Work to complete:
Extract every line in the listing below that contains the word "wall", and treat uppercase and lowercase letters as different.

Exercise data:
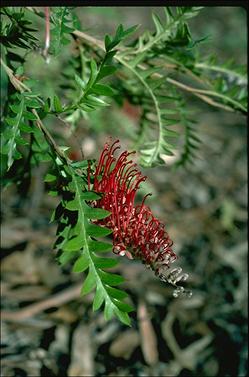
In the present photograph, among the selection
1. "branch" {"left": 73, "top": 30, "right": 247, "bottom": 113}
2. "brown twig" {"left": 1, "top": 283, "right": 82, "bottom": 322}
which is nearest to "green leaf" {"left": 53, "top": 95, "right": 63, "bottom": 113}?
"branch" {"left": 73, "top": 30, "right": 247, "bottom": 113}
...
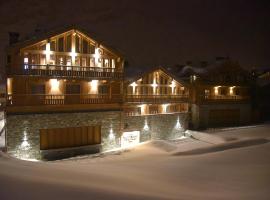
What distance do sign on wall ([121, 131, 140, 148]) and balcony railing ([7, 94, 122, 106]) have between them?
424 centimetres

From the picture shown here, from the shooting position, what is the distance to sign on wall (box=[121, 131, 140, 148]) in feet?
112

The answer:
What distance do sign on wall ([121, 131, 140, 148]) and balcony railing ([7, 94, 122, 106]) have between them?
From the picture shown here, from the shooting position, what is the distance to sign on wall (box=[121, 131, 140, 148]) in feet?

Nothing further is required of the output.